• _Study questions_
• a. Using the passage on funding Lighter, Quicker, Cheaper projects, decide whether each statement agrees with it: (i) a lack of available funding for public space improvements has been one of the main motivations for these projects; (ii) these projects can explore new funding sources only in the public sector; (iii) New York, San Francisco, and Philadelphia have models of programs that empower citizens and community groups to transform their public spaces. For each, give yes or no with the deciding words quoted from the passage.
• b. Summarize the passage on funding Lighter, Quicker, Cheaper projects in two sentences.

Other relevant projects: The Cube, São Paulo, Brazil; The Flying Grass Carpet (International); A’beckett Urban Square, Melbourne, Australia; Colonnade Freeride Park, Seattle Washington; Pop Rocks, Vancouver, British Columbia
Securing diverse and creative funding sources
One of the main motivations for Lighter, Quicker, Cheaper projects has been the lack of available funding for public space improvements. The participatory and community-based nature of LQC projects can be helpful in exploring new sources of funding from both the public and private sectors. Nonconventional funding sources include crowdsourcing campaigns, community grant programs, institutions and foundations providing technical assistance, private businesses near the site, and so on. Cities like New York, San Francisco, and Philadelphia have excellent models of programs that empower citizens and community groups to transform their public spaces. (See, for example the NYC Plaza Program, Pavement to Parks, and the Pedestrian Plaza program.)

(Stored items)

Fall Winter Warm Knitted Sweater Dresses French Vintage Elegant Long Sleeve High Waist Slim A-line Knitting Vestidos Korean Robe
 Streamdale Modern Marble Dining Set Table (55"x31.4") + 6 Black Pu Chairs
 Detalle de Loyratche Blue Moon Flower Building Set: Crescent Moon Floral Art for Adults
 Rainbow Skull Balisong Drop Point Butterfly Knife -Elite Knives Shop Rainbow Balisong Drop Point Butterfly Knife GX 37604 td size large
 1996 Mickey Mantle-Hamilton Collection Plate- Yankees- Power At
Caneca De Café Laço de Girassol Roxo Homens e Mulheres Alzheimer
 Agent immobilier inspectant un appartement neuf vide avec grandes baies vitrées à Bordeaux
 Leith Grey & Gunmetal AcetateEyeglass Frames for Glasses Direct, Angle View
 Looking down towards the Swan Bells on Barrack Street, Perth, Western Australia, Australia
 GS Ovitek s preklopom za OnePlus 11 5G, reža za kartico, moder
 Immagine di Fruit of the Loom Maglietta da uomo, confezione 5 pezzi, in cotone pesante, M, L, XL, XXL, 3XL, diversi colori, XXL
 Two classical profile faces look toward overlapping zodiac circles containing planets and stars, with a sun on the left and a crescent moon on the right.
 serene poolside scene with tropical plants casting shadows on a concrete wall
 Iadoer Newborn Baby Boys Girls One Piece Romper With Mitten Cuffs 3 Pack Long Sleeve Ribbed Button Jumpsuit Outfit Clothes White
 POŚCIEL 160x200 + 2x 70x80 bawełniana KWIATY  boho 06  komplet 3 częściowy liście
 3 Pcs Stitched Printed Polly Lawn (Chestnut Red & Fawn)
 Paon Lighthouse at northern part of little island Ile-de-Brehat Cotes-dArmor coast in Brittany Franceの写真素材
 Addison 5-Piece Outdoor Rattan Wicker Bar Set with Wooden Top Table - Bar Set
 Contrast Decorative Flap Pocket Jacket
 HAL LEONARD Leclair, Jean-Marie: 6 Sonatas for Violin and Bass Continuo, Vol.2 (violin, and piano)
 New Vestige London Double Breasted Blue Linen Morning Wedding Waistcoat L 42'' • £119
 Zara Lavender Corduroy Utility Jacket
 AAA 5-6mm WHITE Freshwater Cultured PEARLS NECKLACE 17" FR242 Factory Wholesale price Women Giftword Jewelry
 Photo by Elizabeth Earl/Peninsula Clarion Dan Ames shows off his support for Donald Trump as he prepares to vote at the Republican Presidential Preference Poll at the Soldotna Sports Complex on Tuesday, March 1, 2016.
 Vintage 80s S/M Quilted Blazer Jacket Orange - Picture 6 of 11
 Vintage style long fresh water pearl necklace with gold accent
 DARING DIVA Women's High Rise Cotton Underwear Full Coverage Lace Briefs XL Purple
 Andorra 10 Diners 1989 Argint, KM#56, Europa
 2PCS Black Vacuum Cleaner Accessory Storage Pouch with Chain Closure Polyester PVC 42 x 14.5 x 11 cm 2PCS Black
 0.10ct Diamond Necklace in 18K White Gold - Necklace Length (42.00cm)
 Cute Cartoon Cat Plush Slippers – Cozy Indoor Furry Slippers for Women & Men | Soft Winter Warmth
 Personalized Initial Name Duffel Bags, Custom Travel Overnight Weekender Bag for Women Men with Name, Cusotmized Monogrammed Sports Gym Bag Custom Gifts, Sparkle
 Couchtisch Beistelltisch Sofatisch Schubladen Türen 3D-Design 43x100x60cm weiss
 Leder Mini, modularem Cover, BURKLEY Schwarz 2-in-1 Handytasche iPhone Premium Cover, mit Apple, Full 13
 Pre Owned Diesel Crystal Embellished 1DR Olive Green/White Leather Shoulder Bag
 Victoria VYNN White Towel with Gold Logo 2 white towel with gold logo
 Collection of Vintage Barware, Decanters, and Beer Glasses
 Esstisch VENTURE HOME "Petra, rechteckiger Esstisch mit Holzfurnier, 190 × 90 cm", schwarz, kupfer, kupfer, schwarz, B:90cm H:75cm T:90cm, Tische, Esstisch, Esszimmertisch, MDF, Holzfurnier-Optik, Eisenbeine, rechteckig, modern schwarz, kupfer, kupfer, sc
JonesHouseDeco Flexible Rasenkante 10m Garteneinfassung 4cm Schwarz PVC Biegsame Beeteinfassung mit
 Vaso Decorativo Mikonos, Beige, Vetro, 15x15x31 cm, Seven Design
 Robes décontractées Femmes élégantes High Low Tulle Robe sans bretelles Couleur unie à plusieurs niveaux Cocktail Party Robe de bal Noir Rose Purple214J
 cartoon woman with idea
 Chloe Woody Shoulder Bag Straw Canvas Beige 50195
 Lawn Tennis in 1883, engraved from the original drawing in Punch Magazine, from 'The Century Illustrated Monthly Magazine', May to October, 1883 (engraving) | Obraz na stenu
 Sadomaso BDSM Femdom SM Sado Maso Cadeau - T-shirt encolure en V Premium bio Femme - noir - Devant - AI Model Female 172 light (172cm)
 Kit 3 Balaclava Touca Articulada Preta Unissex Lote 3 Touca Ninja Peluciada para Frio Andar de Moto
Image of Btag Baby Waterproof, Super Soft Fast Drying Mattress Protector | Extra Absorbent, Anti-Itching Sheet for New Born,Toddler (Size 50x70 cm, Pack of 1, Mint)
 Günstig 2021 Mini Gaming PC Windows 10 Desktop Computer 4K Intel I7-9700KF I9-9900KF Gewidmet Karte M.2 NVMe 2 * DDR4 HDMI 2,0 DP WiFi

• _Results for each task_
• a.
(i) Yes: "One of the main motivations for Lighter, Quicker, Cheaper projects has been the lack of available funding for public space improvements."
(ii) No: "exploring new sources of funding from both the public and private sectors."
(iii) Yes: "Cities like New York, San Francisco, and Philadelphia have excellent models of programs that empower citizens and community groups to transform their public spaces."

• b. Lighter, Quicker, Cheaper projects have been driven largely by a lack of funding for public space improvements, and their participatory, community-based nature can help in exploring new public and private funding sources such as crowdsourcing campaigns, community grant programs, foundations, and nearby businesses. New York, San Francisco, and Philadelphia have excellent models of programs that empower citizens and community groups to transform their public spaces.